** Dataset excerpts follows **

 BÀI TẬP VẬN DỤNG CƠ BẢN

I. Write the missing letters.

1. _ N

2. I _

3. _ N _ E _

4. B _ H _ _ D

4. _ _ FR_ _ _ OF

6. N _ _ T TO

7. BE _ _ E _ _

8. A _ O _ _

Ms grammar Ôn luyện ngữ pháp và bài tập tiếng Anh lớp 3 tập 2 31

** End of Dataset excerpts **
** Dataset excerpts follows **

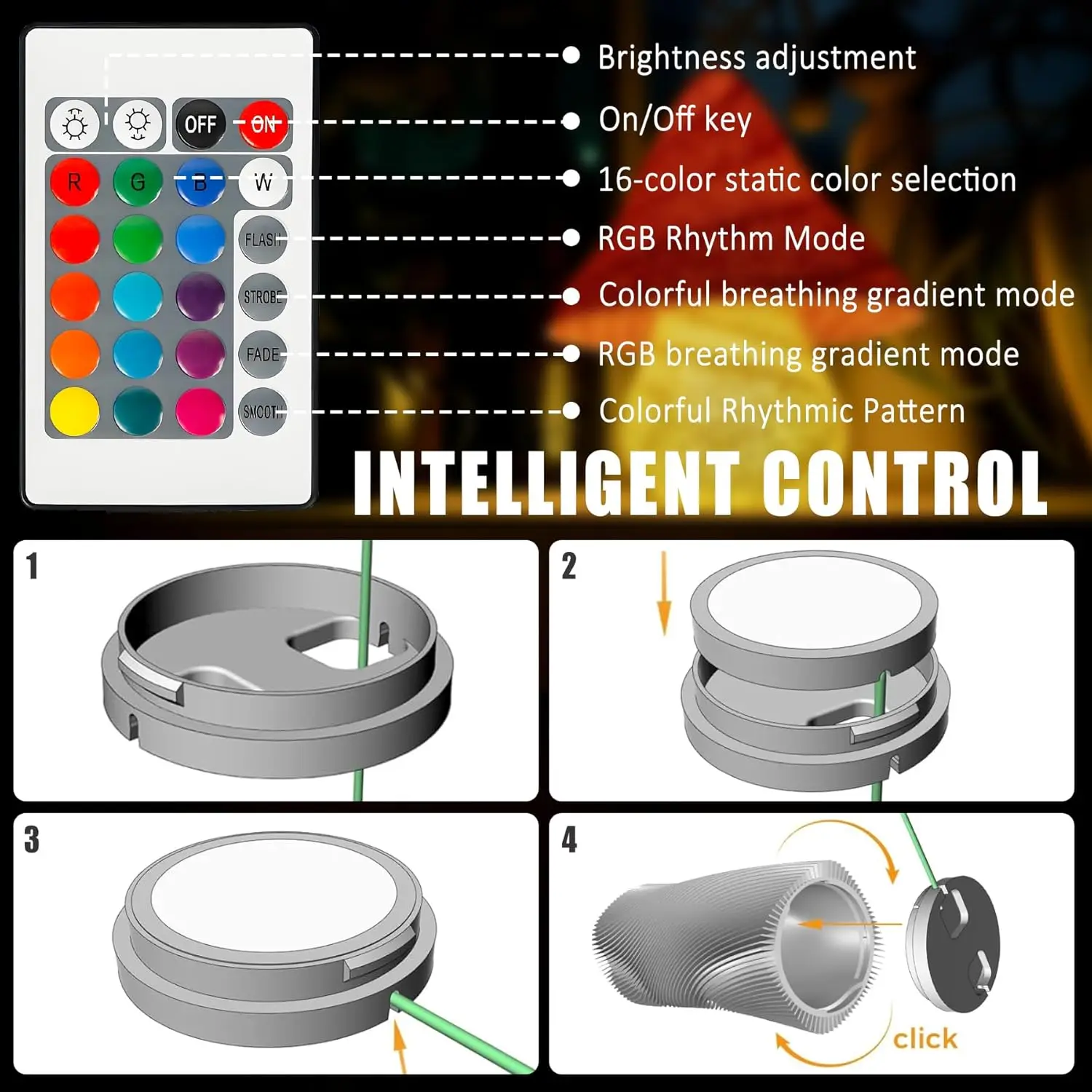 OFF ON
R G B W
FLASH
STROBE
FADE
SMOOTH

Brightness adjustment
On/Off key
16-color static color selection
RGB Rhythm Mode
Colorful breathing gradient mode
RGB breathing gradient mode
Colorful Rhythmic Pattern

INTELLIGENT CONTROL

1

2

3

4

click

** End of Dataset excerpts **
** Dataset excerpts follows **

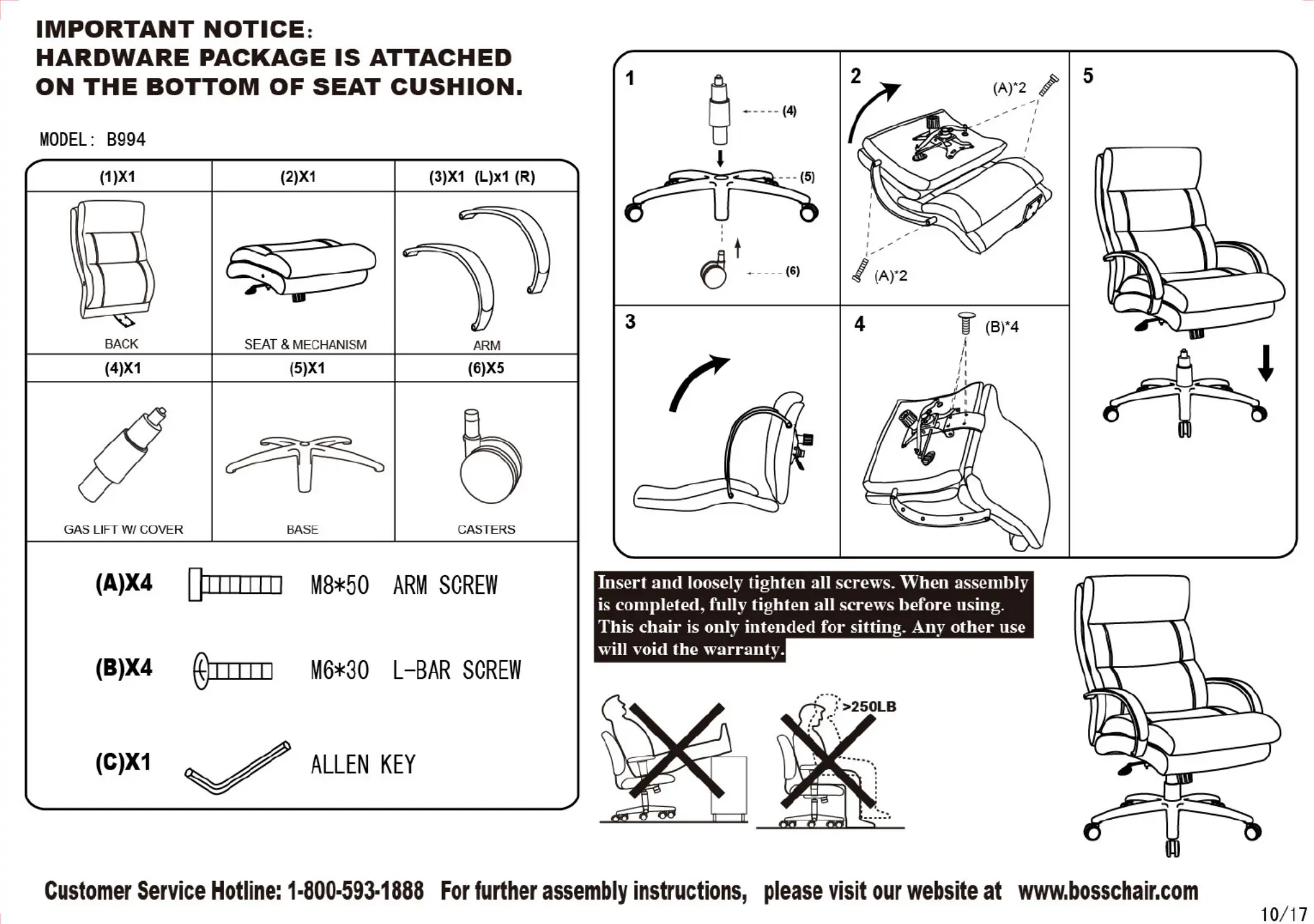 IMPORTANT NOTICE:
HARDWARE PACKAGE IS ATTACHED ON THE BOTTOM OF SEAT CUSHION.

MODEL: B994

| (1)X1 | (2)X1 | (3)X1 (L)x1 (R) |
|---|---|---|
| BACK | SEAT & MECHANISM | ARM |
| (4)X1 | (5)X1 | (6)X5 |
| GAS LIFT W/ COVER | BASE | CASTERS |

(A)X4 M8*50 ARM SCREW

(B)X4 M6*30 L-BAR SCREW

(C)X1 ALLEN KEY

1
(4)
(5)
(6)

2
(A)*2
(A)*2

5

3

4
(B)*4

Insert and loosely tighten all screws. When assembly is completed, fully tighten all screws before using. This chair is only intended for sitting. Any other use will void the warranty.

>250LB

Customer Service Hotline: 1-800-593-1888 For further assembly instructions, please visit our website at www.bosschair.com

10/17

** End of Dataset excerpts **

→ Action item
Print exactly the lines above, between the one holding "BÀI TẬP VẬN DỤNG CƠ BẢN" and the one holding "Ms grammar Ôn", inclusive, and nothing besides.

→ Response
 BÀI TẬP VẬN DỤNG CƠ BẢN

I. Write the missing letters.

1. _ N

2. I _

3. _ N _ E _

4. B _ H _ _ D

4. _ _ FR_ _ _ OF

6. N _ _ T TO

7. BE _ _ E _ _

8. A _ O _ _

Ms grammar Ôn luyện ngữ pháp và bài tập tiếng Anh lớp 3 tập 2 31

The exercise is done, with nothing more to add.